First is the decentralized ledger technology (DLT) revolution has made it easier to issue CBDCs. DLT is a set of infrastructure and protocols that allow simultaneous access, record updating and validation across a network – the technology behind cryptocurrencies. DLT allows central banks to issue tokens, equivalent to digital bank notes (see below), to the public. The alternative would be for central banks to issue deposits to the public, for which they have neither expertise nor capability.
Second, central banks see considerable benefits to launching CBDCs. In some countries, cash use has declined, depriving central banks of revenues. The advanced economy with the most advanced CBDC project, Sweden, has the lowest banknote use in the world, about 1% of GDP. By contrast, demand for dollar and euro banknotes has been rising. This could explain why the US has expressed limited interest in launching a CBDC so far (Chart 1).
What Would a CBDC Look Like?
As discussed above, central banks would likely issue CBDCs as tokens rather than accounts. The validity of transactions in an account-based system depends on identifying the payor. By contrast, in a token-based system, the validity of transactions depends on the authenticity of the ‘money’ being transferred. For instance, cash and cryptocurrencies are token-based systems.
Validation of CBDC transactions would be a hybrid between the permissionless crypto system, where transactions are validated by a large number of unknown validators and the centralized validation of commercial banks transactions. This is because, based on current technology, permissionless validation of CBDC transactions would be very expensive. A more efficient validation system would be for selected permitted entities to perform the validation and updating of the CBDC ledger.

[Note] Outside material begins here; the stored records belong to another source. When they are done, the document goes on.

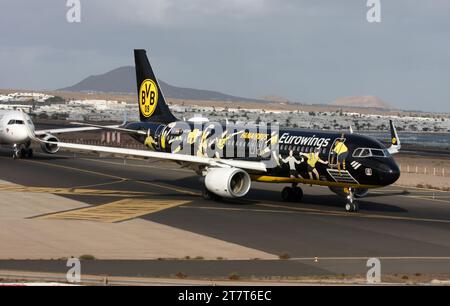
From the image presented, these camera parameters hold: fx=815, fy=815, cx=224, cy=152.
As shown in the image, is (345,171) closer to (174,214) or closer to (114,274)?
(174,214)

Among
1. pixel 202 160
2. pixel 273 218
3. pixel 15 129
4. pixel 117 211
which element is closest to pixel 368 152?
pixel 273 218

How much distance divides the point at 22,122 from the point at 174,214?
119 feet

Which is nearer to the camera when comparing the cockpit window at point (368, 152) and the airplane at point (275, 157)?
the cockpit window at point (368, 152)

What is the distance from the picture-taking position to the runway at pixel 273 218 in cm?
2862

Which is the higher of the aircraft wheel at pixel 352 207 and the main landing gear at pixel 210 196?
the main landing gear at pixel 210 196

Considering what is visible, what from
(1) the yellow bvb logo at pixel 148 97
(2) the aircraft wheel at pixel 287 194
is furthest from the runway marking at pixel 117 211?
(1) the yellow bvb logo at pixel 148 97

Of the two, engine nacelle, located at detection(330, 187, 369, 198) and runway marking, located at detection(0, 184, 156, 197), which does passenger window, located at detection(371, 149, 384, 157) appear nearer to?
engine nacelle, located at detection(330, 187, 369, 198)

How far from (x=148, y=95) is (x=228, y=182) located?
663 inches

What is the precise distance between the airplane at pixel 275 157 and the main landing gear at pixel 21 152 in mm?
25987

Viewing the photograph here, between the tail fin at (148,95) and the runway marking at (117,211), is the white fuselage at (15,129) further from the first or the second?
the runway marking at (117,211)

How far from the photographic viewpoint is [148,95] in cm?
6019

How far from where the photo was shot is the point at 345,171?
4431 cm

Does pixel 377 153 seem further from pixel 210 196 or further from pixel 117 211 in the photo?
pixel 117 211

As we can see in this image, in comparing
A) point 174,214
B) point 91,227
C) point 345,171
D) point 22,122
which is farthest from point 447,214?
point 22,122
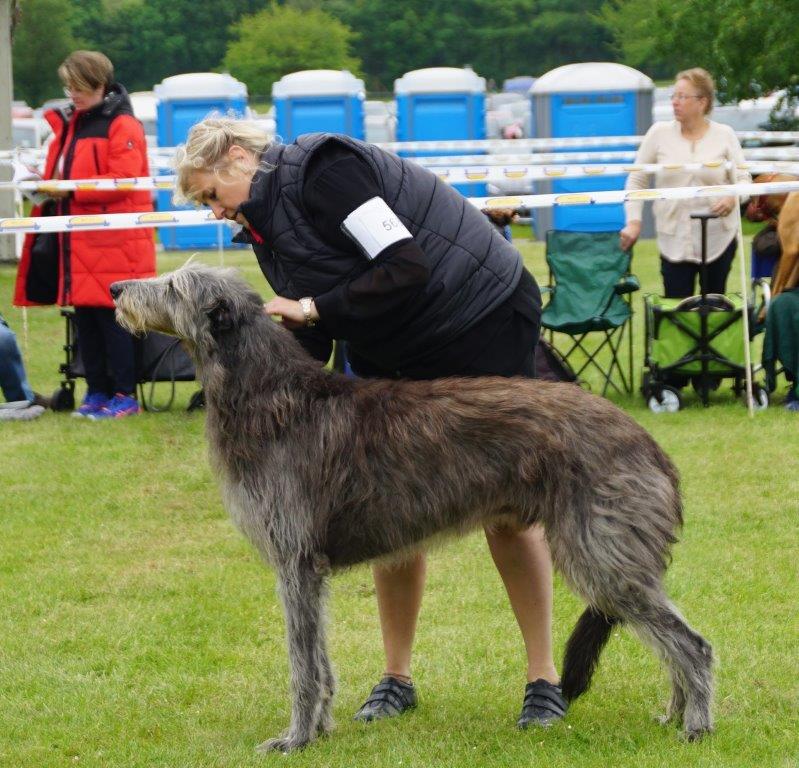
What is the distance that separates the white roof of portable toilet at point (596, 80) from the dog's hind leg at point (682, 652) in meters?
15.3

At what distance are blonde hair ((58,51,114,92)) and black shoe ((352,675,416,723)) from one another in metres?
5.02

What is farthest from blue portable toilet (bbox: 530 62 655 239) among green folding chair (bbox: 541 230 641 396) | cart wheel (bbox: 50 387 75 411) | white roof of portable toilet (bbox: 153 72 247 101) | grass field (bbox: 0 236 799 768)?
grass field (bbox: 0 236 799 768)

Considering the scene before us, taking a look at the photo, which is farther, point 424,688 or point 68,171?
point 68,171

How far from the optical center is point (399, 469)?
3568mm

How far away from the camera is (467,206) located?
3863 millimetres

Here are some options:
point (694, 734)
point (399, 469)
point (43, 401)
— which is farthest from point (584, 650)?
point (43, 401)

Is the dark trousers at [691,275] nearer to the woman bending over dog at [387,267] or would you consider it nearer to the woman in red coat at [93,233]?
the woman in red coat at [93,233]

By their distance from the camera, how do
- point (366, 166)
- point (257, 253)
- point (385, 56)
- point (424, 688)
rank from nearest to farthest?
point (366, 166)
point (257, 253)
point (424, 688)
point (385, 56)

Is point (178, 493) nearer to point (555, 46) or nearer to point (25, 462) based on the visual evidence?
point (25, 462)

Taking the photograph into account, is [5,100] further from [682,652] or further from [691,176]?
[682,652]

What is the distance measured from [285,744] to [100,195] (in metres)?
5.15

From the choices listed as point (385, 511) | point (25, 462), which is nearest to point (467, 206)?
point (385, 511)

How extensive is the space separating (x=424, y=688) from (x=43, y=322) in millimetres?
9390

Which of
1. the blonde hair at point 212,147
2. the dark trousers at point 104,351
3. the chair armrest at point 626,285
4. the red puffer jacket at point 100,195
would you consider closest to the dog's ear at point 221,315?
the blonde hair at point 212,147
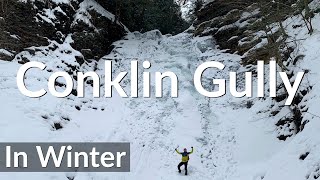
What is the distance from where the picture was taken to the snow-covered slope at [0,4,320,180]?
45.5 ft

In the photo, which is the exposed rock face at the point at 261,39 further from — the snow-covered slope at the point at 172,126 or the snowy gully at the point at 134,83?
the snowy gully at the point at 134,83

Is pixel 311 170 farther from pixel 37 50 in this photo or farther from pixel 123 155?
pixel 37 50

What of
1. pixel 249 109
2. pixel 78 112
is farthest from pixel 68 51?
pixel 249 109

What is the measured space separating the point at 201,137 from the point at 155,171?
3.62 m

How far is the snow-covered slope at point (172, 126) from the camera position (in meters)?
13.9

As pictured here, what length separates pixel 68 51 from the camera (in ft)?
77.7

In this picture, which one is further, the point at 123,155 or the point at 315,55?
the point at 315,55

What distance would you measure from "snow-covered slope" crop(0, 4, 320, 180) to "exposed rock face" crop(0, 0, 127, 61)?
87cm

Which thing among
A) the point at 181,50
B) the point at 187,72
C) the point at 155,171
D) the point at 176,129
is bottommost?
the point at 155,171

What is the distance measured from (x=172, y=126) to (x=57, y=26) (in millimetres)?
10814

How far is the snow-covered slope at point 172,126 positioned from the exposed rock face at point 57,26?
872 millimetres

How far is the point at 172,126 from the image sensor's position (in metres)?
18.8

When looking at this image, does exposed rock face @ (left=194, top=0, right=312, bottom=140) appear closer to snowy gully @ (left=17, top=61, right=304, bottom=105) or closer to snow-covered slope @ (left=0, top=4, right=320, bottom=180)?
snow-covered slope @ (left=0, top=4, right=320, bottom=180)

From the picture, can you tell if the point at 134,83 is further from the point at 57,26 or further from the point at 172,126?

Finally, the central bank would likely avoid interacting directly with CBDC holders to preserve privacy and create space for financial innovation by private operators. Instead, the central bank could issue the token to custodians or intermediaries that could issue their own tokens, 100% backed by CBDC.

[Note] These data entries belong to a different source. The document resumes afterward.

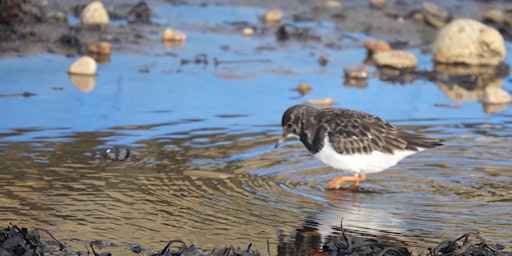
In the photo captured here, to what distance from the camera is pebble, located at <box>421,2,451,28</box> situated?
57.2 feet

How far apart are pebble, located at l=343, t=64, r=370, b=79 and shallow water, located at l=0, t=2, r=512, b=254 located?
0.58ft

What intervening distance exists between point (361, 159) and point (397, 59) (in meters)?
Result: 5.75

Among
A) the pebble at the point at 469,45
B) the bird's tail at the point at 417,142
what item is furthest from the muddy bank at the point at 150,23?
the bird's tail at the point at 417,142

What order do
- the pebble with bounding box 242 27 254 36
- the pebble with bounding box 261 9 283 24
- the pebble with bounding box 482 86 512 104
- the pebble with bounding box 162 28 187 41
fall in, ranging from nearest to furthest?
1. the pebble with bounding box 482 86 512 104
2. the pebble with bounding box 162 28 187 41
3. the pebble with bounding box 242 27 254 36
4. the pebble with bounding box 261 9 283 24

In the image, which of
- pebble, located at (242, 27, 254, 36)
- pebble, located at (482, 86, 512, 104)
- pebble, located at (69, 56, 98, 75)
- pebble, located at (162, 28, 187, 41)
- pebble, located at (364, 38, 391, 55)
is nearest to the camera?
pebble, located at (482, 86, 512, 104)

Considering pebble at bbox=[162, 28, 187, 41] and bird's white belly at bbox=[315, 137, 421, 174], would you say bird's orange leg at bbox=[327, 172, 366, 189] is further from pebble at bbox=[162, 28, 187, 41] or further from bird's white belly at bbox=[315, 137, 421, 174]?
pebble at bbox=[162, 28, 187, 41]

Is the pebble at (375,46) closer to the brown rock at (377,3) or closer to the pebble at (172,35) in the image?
the pebble at (172,35)

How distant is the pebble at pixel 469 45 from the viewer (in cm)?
1459

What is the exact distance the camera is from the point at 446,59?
14750mm

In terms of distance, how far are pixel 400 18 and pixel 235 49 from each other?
13.6 ft

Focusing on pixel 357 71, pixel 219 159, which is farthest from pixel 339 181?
pixel 357 71

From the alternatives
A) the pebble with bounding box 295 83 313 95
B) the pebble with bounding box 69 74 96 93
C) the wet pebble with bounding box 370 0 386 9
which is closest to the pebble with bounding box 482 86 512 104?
the pebble with bounding box 295 83 313 95

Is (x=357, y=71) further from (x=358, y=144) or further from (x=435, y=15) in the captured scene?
(x=358, y=144)

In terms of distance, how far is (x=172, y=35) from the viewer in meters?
15.4
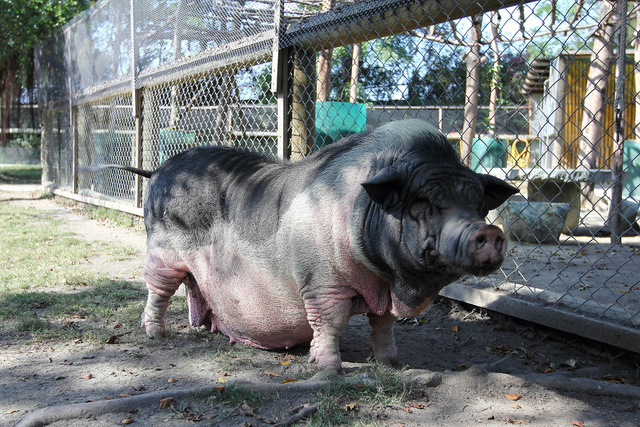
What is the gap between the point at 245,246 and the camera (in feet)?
10.7

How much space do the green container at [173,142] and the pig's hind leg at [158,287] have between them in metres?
3.24

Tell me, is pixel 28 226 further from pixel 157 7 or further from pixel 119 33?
pixel 157 7

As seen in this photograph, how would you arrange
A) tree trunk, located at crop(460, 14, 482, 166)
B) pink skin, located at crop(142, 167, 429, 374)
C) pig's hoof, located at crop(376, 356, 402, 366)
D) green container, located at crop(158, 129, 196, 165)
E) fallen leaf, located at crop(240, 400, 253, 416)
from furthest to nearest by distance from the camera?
green container, located at crop(158, 129, 196, 165) < tree trunk, located at crop(460, 14, 482, 166) < pig's hoof, located at crop(376, 356, 402, 366) < pink skin, located at crop(142, 167, 429, 374) < fallen leaf, located at crop(240, 400, 253, 416)

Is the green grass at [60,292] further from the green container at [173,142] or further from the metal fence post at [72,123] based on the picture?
the metal fence post at [72,123]

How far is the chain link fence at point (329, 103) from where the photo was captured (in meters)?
3.76

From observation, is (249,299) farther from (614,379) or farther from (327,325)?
(614,379)

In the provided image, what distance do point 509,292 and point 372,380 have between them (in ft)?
5.46

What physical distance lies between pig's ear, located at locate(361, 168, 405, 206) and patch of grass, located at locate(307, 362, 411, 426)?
0.93 m

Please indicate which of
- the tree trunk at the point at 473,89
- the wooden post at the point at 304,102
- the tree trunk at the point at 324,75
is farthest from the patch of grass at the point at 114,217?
the tree trunk at the point at 473,89

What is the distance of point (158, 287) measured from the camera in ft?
12.5

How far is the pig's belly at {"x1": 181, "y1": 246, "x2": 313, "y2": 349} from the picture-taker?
315 cm

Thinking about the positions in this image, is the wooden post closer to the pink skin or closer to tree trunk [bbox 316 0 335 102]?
tree trunk [bbox 316 0 335 102]

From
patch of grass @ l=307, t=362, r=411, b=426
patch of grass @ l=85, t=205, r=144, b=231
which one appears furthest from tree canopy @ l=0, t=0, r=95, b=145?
patch of grass @ l=307, t=362, r=411, b=426

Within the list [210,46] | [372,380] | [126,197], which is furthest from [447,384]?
[126,197]
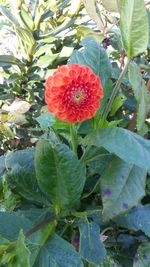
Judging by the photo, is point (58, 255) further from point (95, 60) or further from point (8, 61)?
point (8, 61)

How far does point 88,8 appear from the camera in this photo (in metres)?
0.89

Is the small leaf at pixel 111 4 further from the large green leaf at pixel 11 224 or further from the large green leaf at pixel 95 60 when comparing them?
the large green leaf at pixel 11 224

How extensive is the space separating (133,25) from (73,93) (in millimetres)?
146

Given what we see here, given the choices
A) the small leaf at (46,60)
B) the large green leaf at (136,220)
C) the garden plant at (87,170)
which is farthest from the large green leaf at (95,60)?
the small leaf at (46,60)

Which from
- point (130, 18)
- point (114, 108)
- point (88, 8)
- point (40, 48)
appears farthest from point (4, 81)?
point (130, 18)

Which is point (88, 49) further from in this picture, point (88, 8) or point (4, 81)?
point (4, 81)

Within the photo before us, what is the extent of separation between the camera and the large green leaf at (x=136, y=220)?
2.59ft

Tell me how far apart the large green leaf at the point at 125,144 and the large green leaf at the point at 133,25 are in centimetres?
13

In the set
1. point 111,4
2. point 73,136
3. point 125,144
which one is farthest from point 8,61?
point 125,144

In the current legal environment, with Anti Money Laundering (AML) and Know Your Customer (KYC) rules, tokens would very likely be held in accounts linked to specific individuals. However, the identity of the account holders would not be needed to validate transactions.
Market focus on DLT-driven financial innovation so far has been mainly on various cryptocurrencies. Yet DLT could also completely reconfigure payment systems and fundamentally change the role of traditional financial intermediaries such as banks.
Understandably, given the disruptive potential of CBDCs central banks want to proceed cautiously. Nevertheless, the DLT revolution is unstoppable and central banks have no choice but to get involved. That is why, while many issues related to CBDCs are still unresolved, CBDC issuance in major advanced economies is a matter of when rather than if.